Stated problem: Copy the listing below, changing every "closest" to "nearest" and leaving everything else as it is.

= = = =

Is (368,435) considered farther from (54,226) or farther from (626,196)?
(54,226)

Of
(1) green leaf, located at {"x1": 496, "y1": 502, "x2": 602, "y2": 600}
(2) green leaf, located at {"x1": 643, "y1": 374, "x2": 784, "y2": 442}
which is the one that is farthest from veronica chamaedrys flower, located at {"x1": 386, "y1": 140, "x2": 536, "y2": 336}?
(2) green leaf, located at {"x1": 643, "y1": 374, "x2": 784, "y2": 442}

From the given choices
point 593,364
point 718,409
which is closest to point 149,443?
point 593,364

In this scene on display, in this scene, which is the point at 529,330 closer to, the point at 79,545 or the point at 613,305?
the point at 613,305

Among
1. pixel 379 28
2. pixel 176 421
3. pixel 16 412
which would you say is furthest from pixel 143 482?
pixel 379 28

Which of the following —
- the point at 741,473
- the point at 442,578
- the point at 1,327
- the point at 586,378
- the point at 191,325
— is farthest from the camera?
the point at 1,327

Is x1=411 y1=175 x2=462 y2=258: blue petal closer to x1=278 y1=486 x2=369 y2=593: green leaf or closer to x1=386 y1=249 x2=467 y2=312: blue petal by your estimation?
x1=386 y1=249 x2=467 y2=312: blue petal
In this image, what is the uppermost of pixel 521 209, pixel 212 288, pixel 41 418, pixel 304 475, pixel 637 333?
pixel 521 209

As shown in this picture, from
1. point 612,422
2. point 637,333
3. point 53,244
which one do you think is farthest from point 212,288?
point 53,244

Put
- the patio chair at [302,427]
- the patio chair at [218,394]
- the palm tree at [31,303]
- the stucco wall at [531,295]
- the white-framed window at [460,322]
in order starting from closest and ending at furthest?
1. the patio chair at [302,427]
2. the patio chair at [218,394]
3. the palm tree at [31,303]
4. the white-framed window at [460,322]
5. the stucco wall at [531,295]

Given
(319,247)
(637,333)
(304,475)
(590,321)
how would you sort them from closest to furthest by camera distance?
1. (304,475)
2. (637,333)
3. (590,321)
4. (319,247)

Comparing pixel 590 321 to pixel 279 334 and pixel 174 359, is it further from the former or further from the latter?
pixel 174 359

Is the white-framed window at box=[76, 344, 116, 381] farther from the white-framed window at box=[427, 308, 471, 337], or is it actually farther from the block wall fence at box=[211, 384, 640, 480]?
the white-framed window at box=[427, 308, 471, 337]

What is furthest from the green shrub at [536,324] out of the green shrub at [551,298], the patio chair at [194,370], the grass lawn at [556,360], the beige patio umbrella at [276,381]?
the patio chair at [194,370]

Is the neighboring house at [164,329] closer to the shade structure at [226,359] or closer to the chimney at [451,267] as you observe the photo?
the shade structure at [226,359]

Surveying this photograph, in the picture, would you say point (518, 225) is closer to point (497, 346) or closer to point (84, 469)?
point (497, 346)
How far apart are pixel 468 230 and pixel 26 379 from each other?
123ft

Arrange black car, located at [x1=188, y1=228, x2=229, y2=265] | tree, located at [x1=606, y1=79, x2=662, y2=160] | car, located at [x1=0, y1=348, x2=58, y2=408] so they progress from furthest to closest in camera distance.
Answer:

= = = =

Solution to the exercise:
Is (368,435) considered farther from (54,226) or farther from (626,196)?
(54,226)

Of
(1) green leaf, located at {"x1": 496, "y1": 502, "x2": 602, "y2": 600}
(2) green leaf, located at {"x1": 643, "y1": 374, "x2": 784, "y2": 442}
which is the one that is farthest from veronica chamaedrys flower, located at {"x1": 386, "y1": 140, "x2": 536, "y2": 336}?
(2) green leaf, located at {"x1": 643, "y1": 374, "x2": 784, "y2": 442}

From the given choices
point 593,364
point 718,409
which is nearest to point 149,443?
point 593,364

In this scene on display, in this scene, which is the point at 529,330 closer to, the point at 79,545 or the point at 613,305?
the point at 613,305

Among
1. pixel 379 28
2. pixel 176 421
3. pixel 16 412
which would you say is furthest from pixel 143 482?
pixel 379 28

Which of the following —
- the point at 741,473
- the point at 442,578
- the point at 1,327
- the point at 586,378
- the point at 191,325
— is farthest from the camera?
the point at 1,327

Is x1=411 y1=175 x2=462 y2=258: blue petal closer to x1=278 y1=486 x2=369 y2=593: green leaf or closer to x1=386 y1=249 x2=467 y2=312: blue petal by your estimation?
x1=386 y1=249 x2=467 y2=312: blue petal
In this image, what is the uppermost of pixel 521 209, pixel 212 288, pixel 41 418, pixel 304 475, pixel 637 333?
pixel 521 209

As shown in this picture, from
1. point 612,422
2. point 637,333
3. point 53,244
which one do you think is farthest from point 212,288?
point 53,244

Put
- the patio chair at [302,427]
- the patio chair at [218,394]
- the palm tree at [31,303]
- the stucco wall at [531,295]
- the white-framed window at [460,322]
in order starting from nearest and ending at furthest?
1. the patio chair at [302,427]
2. the patio chair at [218,394]
3. the palm tree at [31,303]
4. the white-framed window at [460,322]
5. the stucco wall at [531,295]

Given
(319,247)
(637,333)
(304,475)
(590,321)
how would you sort them from nearest to furthest by camera distance?
1. (304,475)
2. (637,333)
3. (590,321)
4. (319,247)

Comparing pixel 590 321 to pixel 279 334 and pixel 174 359, is it further from the former or further from the latter?
pixel 174 359

Is the white-framed window at box=[76, 344, 116, 381] farther from the white-framed window at box=[427, 308, 471, 337], or is it actually farther from the block wall fence at box=[211, 384, 640, 480]?
the white-framed window at box=[427, 308, 471, 337]

What is furthest from the green shrub at [536,324] out of the green shrub at [551,298], the patio chair at [194,370], the grass lawn at [556,360], the beige patio umbrella at [276,381]?
the patio chair at [194,370]

Is the neighboring house at [164,329] closer to the shade structure at [226,359] or closer to the chimney at [451,267] as you observe the photo?
the shade structure at [226,359]

Surveying this photograph, in the picture, would you say point (518, 225) is closer to point (497, 346) or closer to point (84, 469)?
point (497, 346)
How far apart are pixel 468 230 and pixel 26 379 from each other?
123ft

Arrange black car, located at [x1=188, y1=228, x2=229, y2=265] | tree, located at [x1=606, y1=79, x2=662, y2=160] | car, located at [x1=0, y1=348, x2=58, y2=408] so they progress from furthest to nearest in camera distance.
Answer:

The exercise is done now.